きりしたん囚人である甚三郎や善之助のもとへ、かつて、責め苦に負けて棄教して以来、行方もわからなくなっていた喜助が、ある日、浮浪者のような酷い姿で、やはり捕らわれの身として姿をあらわす。一度信仰を捨てたお前が、なぜここに戻ってきたのか?それを尋ねる甚三郎たちに、喜助は泣いて哀願するかのように「かんにんしてくれのう、かんにんしてくれのう」と繰り返す。棄教後、元の部落に帰る事もできず、喜助は大波止の荷揚人夫として働いていたのであった。

だがある日、喜助は親方と魚をかついで何ヶ月ぶりかで長崎にやってきた時、思いがけない光景を眼にせねばならなかった。大波止の舟つき場で、役人たちが二隻の団平舟に囚人をつめこんでいたのである。群衆から罵声を浴びせられ、役人に棒で突かれながらその囚人たちは家畜のように舟に追いやられていく。人々の肩ごしから喜助が背伸びをして覗くと、囚人たちは忘れもしない、中野郷の娘や子供たちである。哀しそうに眼を伏せ、頭をたれて彼らは無言のまま水の浸った舟の中に坐っている。
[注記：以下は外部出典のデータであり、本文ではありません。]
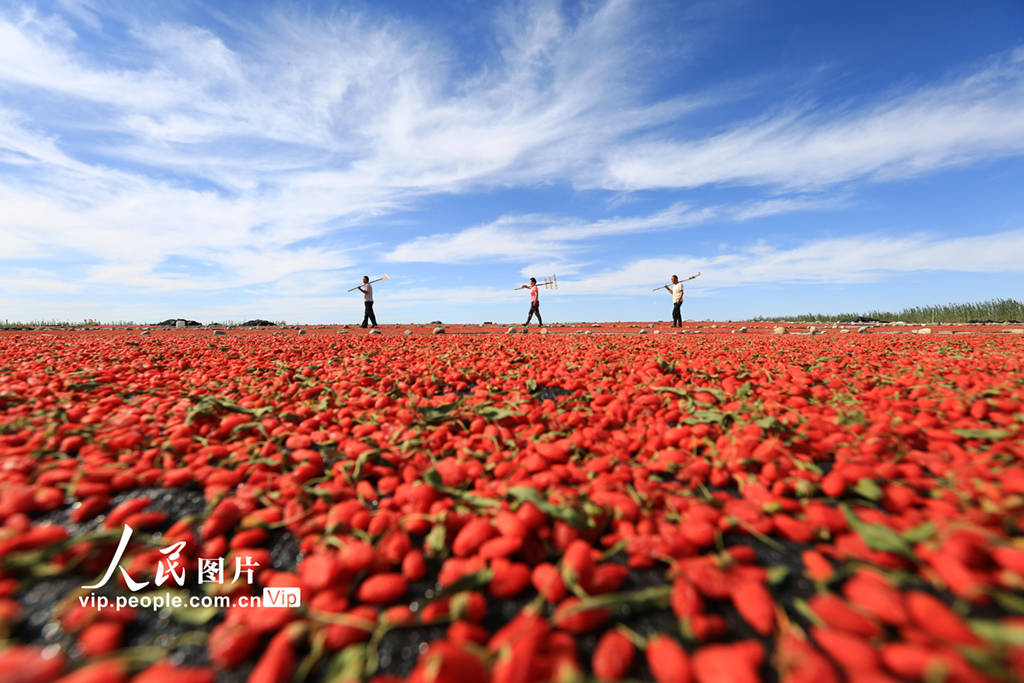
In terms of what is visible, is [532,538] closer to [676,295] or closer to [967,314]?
[676,295]

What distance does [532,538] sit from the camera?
5.33 feet

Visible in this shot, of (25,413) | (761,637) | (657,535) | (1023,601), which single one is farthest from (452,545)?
(25,413)

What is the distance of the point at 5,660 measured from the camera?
3.45 feet

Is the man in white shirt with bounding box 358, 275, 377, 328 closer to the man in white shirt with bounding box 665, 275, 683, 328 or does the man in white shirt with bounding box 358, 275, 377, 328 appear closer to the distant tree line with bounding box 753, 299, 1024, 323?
the man in white shirt with bounding box 665, 275, 683, 328

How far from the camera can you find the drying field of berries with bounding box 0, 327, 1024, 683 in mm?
1099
「きりしたんの囚人じゃ」と親方は喜助の肩をついた。「馬鹿なやつらじゃよ。なあ」

喜助は眼をそらして、じっと自分の顔をみている親方に肯いてみせた。

その夜、彼は浜辺に出て夜の海を一人で見つめていた。

(わしのように臆病なもんはどうすればええのじゃ。わしのような臆病なもんは)

 黒い波の押しては砕け、砕けては引く音をききながら喜助は神を心の底から恨めしく思った。
人間には生まれつき心の強いもの、勇気のあるものと、臆病で不器用なものとの二種類がある。甚三郎さんや善之助さんは子供のころから気が強い人じゃった。だから迫害にあっても信仰を守り通すことができる。このわしは他人に手をふりあげられただけで足もすくみ、真青になってしまう意気地のない性格だ。そんな生れつきの性格のためにゼズスさまの教えを信ずる気持ちはあっても拷問だけはとても辛抱できないのである。

(もしも、こんな世の中に生まれたのじゃ無うて……)

 信仰の自由が許されている昔に喜助がいきていたなら彼だって立派とはいえぬまでも、ゼズス様やサンタ・マリア様を決して裏切る羽目には陥らなかったであろう。
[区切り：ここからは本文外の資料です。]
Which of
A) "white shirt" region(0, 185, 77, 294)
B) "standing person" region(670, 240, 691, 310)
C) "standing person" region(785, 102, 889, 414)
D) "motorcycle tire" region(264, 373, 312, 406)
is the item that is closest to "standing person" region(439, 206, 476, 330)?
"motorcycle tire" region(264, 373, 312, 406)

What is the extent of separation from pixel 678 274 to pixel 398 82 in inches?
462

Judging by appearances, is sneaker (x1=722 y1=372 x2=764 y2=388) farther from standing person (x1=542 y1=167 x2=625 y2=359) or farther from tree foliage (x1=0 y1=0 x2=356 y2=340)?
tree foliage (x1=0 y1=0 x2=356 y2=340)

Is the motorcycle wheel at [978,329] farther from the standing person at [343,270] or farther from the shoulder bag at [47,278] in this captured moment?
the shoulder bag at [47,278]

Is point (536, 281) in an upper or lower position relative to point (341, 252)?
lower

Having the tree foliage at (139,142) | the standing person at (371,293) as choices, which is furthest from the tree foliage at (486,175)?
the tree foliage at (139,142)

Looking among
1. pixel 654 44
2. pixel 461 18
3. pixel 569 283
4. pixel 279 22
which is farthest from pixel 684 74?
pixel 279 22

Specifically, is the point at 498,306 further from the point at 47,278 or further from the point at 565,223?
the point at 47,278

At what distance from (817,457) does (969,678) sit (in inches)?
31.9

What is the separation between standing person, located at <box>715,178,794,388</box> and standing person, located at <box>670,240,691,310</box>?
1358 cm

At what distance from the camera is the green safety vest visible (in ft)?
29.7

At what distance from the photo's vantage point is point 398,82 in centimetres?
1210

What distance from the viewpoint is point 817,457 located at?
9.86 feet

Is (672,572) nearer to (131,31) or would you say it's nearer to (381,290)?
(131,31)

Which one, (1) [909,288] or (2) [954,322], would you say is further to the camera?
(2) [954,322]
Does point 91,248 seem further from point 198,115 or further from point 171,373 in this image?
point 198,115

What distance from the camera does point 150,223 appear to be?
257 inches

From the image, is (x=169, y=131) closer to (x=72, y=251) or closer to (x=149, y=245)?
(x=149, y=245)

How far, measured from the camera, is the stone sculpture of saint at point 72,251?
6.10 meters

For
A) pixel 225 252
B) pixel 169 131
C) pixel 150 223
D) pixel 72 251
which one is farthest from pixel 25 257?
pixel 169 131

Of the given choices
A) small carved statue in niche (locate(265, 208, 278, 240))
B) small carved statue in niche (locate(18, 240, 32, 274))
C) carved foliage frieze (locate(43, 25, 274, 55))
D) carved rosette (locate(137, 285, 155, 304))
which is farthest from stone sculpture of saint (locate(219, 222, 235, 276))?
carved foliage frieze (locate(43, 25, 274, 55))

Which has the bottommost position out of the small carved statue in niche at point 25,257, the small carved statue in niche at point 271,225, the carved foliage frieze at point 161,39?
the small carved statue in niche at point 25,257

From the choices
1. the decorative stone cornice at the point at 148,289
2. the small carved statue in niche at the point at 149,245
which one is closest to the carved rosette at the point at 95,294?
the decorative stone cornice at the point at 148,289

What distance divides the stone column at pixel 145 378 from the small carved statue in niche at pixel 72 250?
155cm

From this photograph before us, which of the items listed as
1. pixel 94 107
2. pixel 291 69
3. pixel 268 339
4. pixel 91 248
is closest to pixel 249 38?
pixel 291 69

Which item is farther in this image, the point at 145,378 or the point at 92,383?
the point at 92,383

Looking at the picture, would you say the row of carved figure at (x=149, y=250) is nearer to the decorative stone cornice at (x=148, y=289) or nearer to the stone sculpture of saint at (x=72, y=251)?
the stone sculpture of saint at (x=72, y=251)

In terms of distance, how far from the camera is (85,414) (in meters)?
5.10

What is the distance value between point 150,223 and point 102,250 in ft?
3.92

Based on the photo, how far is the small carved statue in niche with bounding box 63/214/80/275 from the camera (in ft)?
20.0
(なんでおらはこげんな運命に生まれあわせたとじゃろ)

 そう思うと喜助は、天主の非情さが恨めしかったのである。

 浜からたち上がって戻ろうとした時だった。彼はだれかがうしろで呼びとめる声をきいた。ふりかえったがだれもいなかった。男の声でも女の声でもなかった。がその声は黒い海の波の音にまじって、はっきりと響いてきたのである。
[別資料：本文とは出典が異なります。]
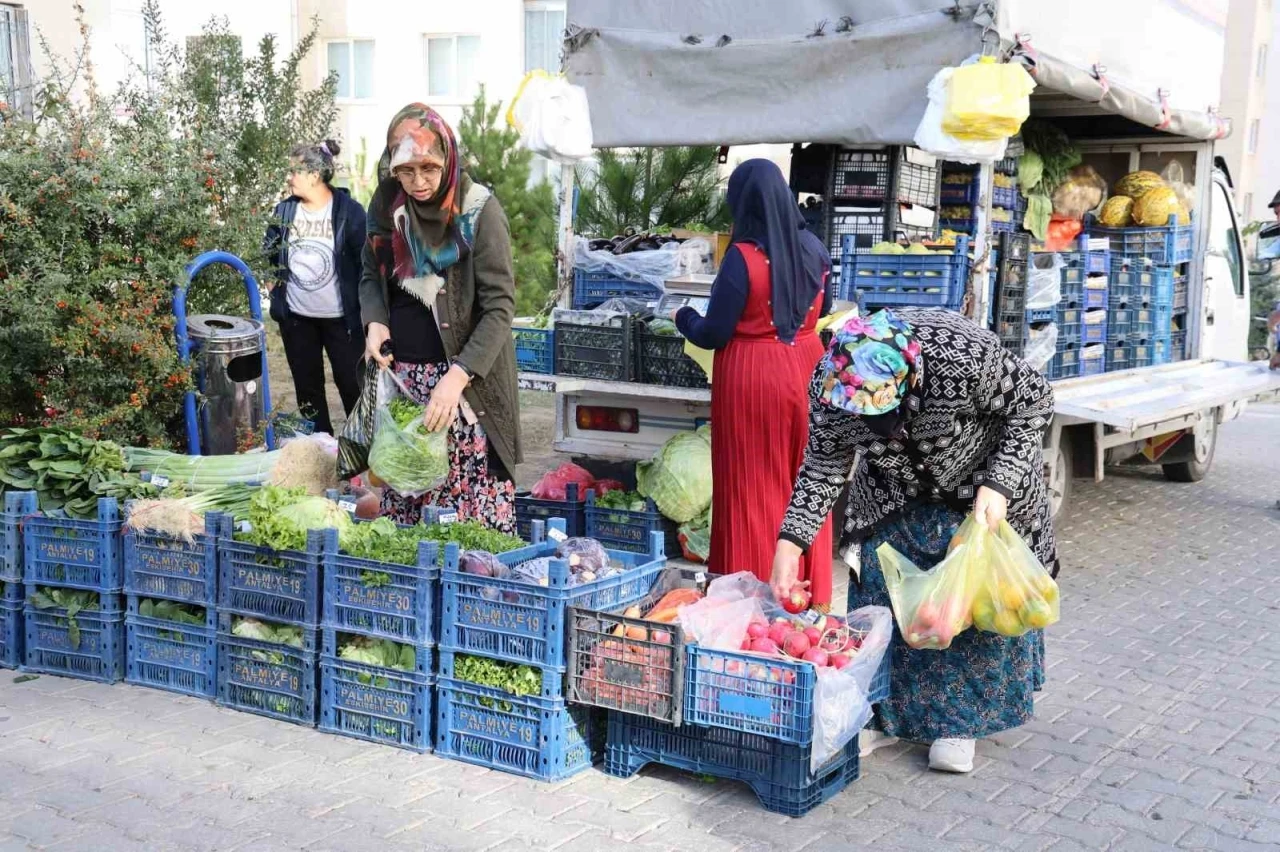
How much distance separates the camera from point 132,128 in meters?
6.95

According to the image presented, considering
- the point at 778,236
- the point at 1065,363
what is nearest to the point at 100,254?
the point at 778,236

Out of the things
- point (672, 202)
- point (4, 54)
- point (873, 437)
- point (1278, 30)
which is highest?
point (1278, 30)

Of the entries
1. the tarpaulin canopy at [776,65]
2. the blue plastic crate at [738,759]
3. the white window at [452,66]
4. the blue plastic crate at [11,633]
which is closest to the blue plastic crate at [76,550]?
the blue plastic crate at [11,633]

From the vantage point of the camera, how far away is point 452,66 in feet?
76.2

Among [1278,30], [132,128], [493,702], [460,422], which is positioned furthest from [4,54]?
[1278,30]

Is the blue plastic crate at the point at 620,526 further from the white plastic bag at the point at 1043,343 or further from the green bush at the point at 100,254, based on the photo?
the white plastic bag at the point at 1043,343

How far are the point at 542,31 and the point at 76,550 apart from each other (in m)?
19.1

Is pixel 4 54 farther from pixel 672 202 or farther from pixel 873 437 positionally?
pixel 873 437

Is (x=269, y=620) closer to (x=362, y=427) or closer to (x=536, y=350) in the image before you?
(x=362, y=427)

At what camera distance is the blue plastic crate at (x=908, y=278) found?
6879mm

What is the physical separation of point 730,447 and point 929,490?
1.42m

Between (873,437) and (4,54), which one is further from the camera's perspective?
(4,54)

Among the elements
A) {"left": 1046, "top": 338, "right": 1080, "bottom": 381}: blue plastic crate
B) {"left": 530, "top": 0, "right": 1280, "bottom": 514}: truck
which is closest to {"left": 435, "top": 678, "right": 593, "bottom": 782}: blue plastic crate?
{"left": 530, "top": 0, "right": 1280, "bottom": 514}: truck

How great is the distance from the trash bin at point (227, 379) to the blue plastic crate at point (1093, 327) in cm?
527
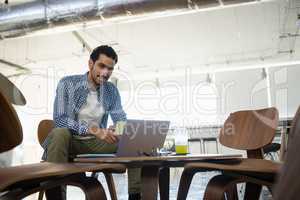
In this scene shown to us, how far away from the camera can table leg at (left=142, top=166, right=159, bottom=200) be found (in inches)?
48.1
 「みなと行くだけでよか。もう一ぺん責苦におうて怖ろしかなら逃げ戻ってもいい、わたしを裏切ってもよかよ。だが、みなのあとを追って行くだけは行きんさい。」

 喜助は足をとめて茫然と海を眺めていた。拳を顔にあてて彼は声をあげて泣いたのである。

 喜助の話が終わった時、牢獄の信徒たちは咳一つせず黙りこんでいた。雪が次第に外に積もっていくのが三尺牢におかれた体の肌を通してひしひしとわかってくる。甚三郎はこの二年間、自分が苦しみに耐えてきたこと、弟が死んでも信仰を捨てなかったことが無駄ではなかったと思った。

 翌日の朝、役人が喜助を取調べるため、三尺牢の鍵をあけた。喜助もころぶと言わなければ寺の庭にある氷の池に浸されるのである。にぶい鍵の音と、喜助のよろめく跫音とをききながら甚三郎は、
 「喜助」とひくい声をかけた。「苦しければころんで、ええんじゃぞ。ころんで、ええんじゃぞ。お前がここに戻ってきただけでゼズスさまは悦んどられる。悦んどられる」 (「最後の殉教者」遠藤周作)

ここにあらわれる「神様」はなぜこれほどまでに感動的なのだろうか。というか、感動的というより、死の直前にある最後の麻薬的な桃源郷であり、母親の原型のまぼろしの、底なしの甘美さ自体とでもいうべきものだろう。最期は、どこまでも甘く暖かなぬくもりが、人間を迎え入れてくれるのだという「希望」さえあれば、責め苦にも耐えられると。信仰の本質とはそれなのではないか?逆に言うと、そのイメージがなければ、拷問に耐えるなんて絶対無理ではないか?という、そんな提示とも読める。